- [EXCERPTED PASSAGE]:
....

Well, no, I’m not bothered by the paper. I am bothered that Protein & Cell did such a rapid turn-around on peer review for the paper, but I have that concern whenever any journal does such “rapid turn-around” (and you’re kidding yourself if you think this is an isolated event-it’s very much not). Nor am I bothered that “the Chinese” did this particular CRISPR/Cas9 experiment, just like I’m not bothered by human embryonic stem cell research. The researchers (and again, let’s think for a minute about the alienating and Othering going on by insisting on referring to the folks behind this research as “The Chinese”) answered some pretty important questions about the immediate applicable functionality of CRISPR/Cas9 editing–which is especially important given the recent moral panic going on about the technology as a whole. In short, they learned two major pieces of information that have direct implications for any conversation about future use in humans–and bans on the technology.
- CRISPR isn’t 100% accurate, and sometimes “missed,” inserting DNA in the wrong place. This is problematic, because instead of offering a cure for $Whatever, it can actually create a new problem. So, not a benign “oops.”
- Even the embryos that were edited correctly by CRISPR ended up as mosaics-in other words, it wasn’t a universal fix. This, as Carl Zimmer explains, means that it’s a lot harder to take a single cell from an embryo and “verify” that it’s been fixed, and it’s hard to know whether or not the fix will manifest, pass down in the germline, etc.
In other words, as Zhou, Huang, et al say themselves: their “study underscores the challenges facing clinical applications of CRISPR/Cas9.”
Claim
But what about the embryos?!
Zhou, Huang, et al used tripronuclear (3PN) zygotes for their research. These zygotes occur in upwards of 5% of IVF attempts, and are discarded because, while they might develop into blastocysts in vitro, they absolutely do not develop further in vivo. In other words, these are non-viable creations with a built-in suicide switch: they’re never going to develop into bouncing babies, Chinese or otherwise. In fact, it was because of the very specific concerns over CRISPR/Cas9-mediated gene editing in normal embryos that Zhou, Huang, et al used 3PN zygotes: it says so, right there in the paper. (So what was that about ethical concerns, again? You can’t really say they weren’t thinking about it when they put it right there in the paper. Repeatedly.)

....

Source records
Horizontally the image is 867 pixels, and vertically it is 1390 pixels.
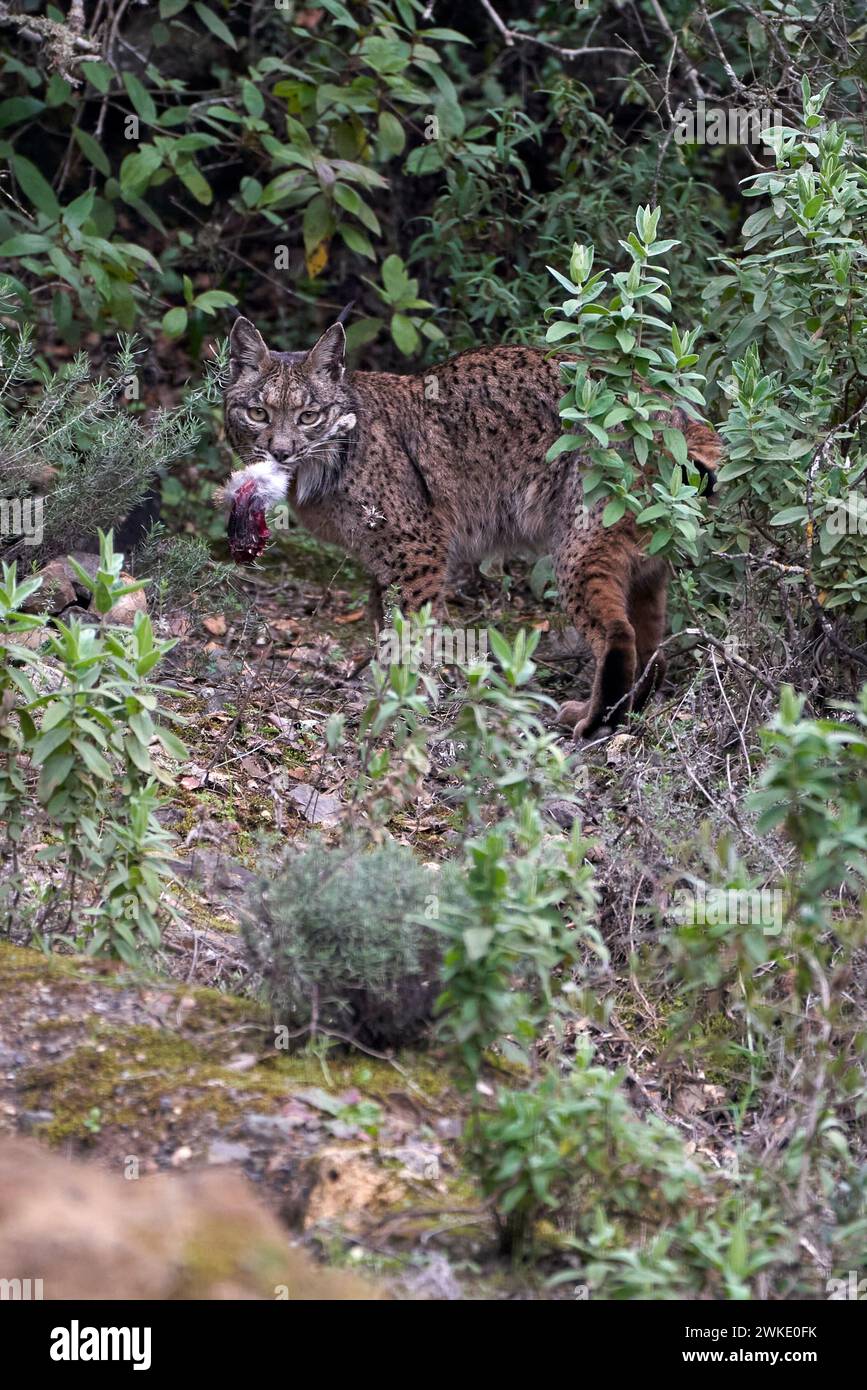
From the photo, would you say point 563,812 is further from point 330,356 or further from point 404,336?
point 404,336

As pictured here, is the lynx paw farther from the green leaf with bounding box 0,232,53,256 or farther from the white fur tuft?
the green leaf with bounding box 0,232,53,256

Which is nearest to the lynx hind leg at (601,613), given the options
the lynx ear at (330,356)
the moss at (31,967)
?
the lynx ear at (330,356)

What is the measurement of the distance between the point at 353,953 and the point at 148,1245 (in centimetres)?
89

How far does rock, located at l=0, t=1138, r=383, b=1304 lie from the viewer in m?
2.82

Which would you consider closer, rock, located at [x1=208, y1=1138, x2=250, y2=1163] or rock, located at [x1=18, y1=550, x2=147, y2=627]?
rock, located at [x1=208, y1=1138, x2=250, y2=1163]

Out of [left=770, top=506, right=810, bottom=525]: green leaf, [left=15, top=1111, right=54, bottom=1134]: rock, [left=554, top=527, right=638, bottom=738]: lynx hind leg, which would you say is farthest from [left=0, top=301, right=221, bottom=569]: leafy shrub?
[left=15, top=1111, right=54, bottom=1134]: rock

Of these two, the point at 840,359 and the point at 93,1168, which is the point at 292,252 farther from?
the point at 93,1168

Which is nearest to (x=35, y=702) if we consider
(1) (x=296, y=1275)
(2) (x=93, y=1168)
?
(2) (x=93, y=1168)

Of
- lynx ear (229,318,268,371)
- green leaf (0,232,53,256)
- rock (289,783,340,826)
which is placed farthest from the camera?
lynx ear (229,318,268,371)

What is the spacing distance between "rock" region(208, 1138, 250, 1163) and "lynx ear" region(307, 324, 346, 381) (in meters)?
4.13

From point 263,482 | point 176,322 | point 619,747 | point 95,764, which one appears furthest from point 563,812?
point 176,322

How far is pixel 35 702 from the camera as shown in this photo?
3734 millimetres

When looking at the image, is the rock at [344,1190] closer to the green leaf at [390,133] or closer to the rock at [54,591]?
the rock at [54,591]

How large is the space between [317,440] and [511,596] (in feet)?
5.00
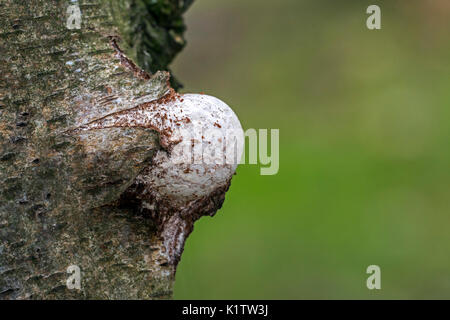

....

- [TASK PROMPT]:
In the CRISPR passage, what kind of zygotes did Zhou, Huang, et al use for their research?

- [TASK OUTPUT]:
Tripronuclear (3PN) zygotes.